## Materyali İnceleyin:
- A) Engelli işçilerle ilgili yazıda “Engelliye müjdeli haber” başlıklı yazımda ifadesiyle başlayan paragrafı, ana bilgilerini koruyarak madde madde yeniden yazın.
- B) Engelli işçilerle ilgili yazıyı iki cümleyle özetleyin.
- C) Engelli işçilerle ilgili yazıyı kaldığı yerden sürdürün.

## Metin:

···

9 Ocak 2011 Pazar

ENGELLİ İŞÇİ SÜRGÜNDEN KURTULDU (MU?)

“Engelliye müjdeli haber” başlıklı yazımda engelli raporu alma konusunda getirilen kolaylıklardan söz etmiştim. Aynı yazının sonundada torba tasarı yada torba yasa olarak adlandırılan ve komisyonlarda görüşülen, başbakanın kurban bayramı arifesinde müjdelediği kamuya olan borçların kısmi affı konusunda engellilerinde yer almasının bir hak kaybına yol açacağını, bunun olmaması mücadelesini veren görme engelli milletvekili Lokman Ayva’nın ısrarı sonunda engelliler konusu başbakanın talimatıyla torbadan çıkarıldığını belirtmiştim. Şimdi engellilerin nasıl bir tehlike atlattığını Sabah Gazetesi yazarı Cemalettin Gürsoy’un köşe yazısından okuyalım.

*** ***

Özürlüye “sürgün” yasası

Hayata 3-0 mağlup başlayan yaklaşık 9 milyon engelli zor da olsa “türlü engel”leri aşıyor. Fakat “kafalardaki engel”i aşamıyor...

···

## Ham Veri:
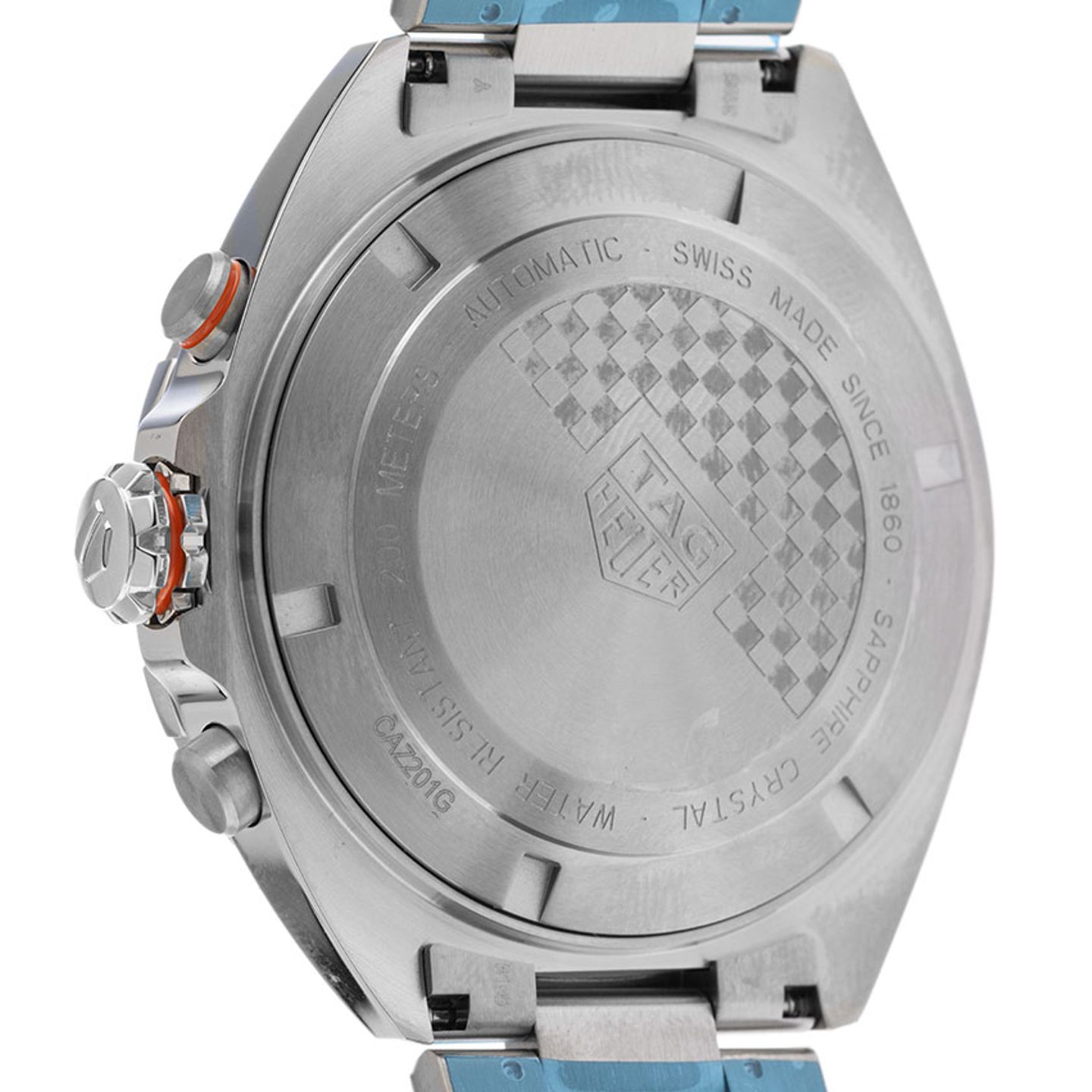 TAG Heuer Formula 1 Calibre 16 CAZ201G.BA0876 - (6/7)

···

## Cevap Listesi:
- A)
- Yazar, “Engelliye müjdeli haber” başlıklı yazısında engelli raporu almaya getirilen kolaylıklardan söz etmişti.
- Aynı yazının sonunda, torba yasa olarak adlandırılan ve başbakanın kurban bayramı arifesinde müjdelediği kamu borçlarının kısmi affına engellilerin de dahil edilmesinin hak kaybına yol açacağını belirtmişti.
- Görme engelli milletvekili Lokman Ayva'nın ısrarı sonunda engelliler konusu, başbakanın talimatıyla torbadan çıkarılmıştı.
- Engellilerin nasıl bir tehlike atlattığı, Sabah Gazetesi yazarı Cemalettin Gürsoy'un köşe yazısından aktarılıyor.

- B) Yazar, kamu borçlarının kısmi affını içeren torba yasaya engellilerin de dahil edilmesinin hak kaybına yol açacağını ve görme engelli milletvekili Lokman Ayva'nın ısrarıyla bu konunun başbakanın talimatıyla torbadan çıkarıldığını hatırlatıyor. Ardından engellilerin atlattığı tehlikeyi göstermek için Sabah Gazetesi yazarı Cemalettin Gürsoy'un, yaklaşık 9 milyon engellinin türlü engelleri aşsa da kafalardaki engeli aşamadığını söyleyen “Özürlüye ‘sürgün’ yasası” başlıklı köşe yazısına yer veriyor.

- C)
“Kırk akıllı” bile bu kafadakilerin çıkardığı engelleri aşamıyor. Özürlüler de aşamıyor... Son düzenleme bir örnek. Kamu borçlarının yeniden yapılandırılmasını öngören “torba tasarı” da engellinin aşamayacağı tuzaklarla dolu.
Maalesef tasarının kapsamı genişletilirken, nedense “özürlülere yönelik kazanılmış haklar budanıyor.” 4857 sayılı İş Yasası’nın 30’uncu Maddesi’nde yapılacak değişiklik Meclis Alt Komisyonu’nda görüşülüyor. Taşeronlaşmanın önünü iyice açan bu düzenleme, özürlü çalıştırmak istemeyen işverenin, çalışanını bir başka şirkete göndermesinin de yolunu açıyor. Böylece “ödünç işçi” adı altında özürlü “karın tokluğu”na çalıştırılacak.
Çalışma ve Sosyal Güvenlik Bakanı Ömer Dinçer, “Bu tasarı özürlü istihdamının önünü açacak” diyor. Ancak, kazın ayağı öyle değil.
Çünkü 4857 sayılı yasanın 30’uncu maddesi ve 5378 sayılı Özürlüler Yasası hükümleri doğrultusunda 50 ve üzeri sayıda işçi çalıştıran işyerleri yüzde 3, kamuda ise yüzde 4 özürlü çalıştırmak zorunda. Bu hükümlere rağmen özel kurumlar özürlü çalıştırmaya pek yanaşmıyor. Devlet de bilinçli olarak özürlü kadrolarını boş bırakıyor. Bunun tek nedeni günü kurtarma anlayışı ile çıkartılan yasalar. Ayrıca, özürlüler üzerinde 7 bakanlığın 7 farklı uygulaması da eklenince özürlü istihdamında açık, bir türlü kapatılamadı. Yıllardır zar zor iş bulabilen özürlü “yeni düzenleme” ile çalışma hayatının dışına itilecek.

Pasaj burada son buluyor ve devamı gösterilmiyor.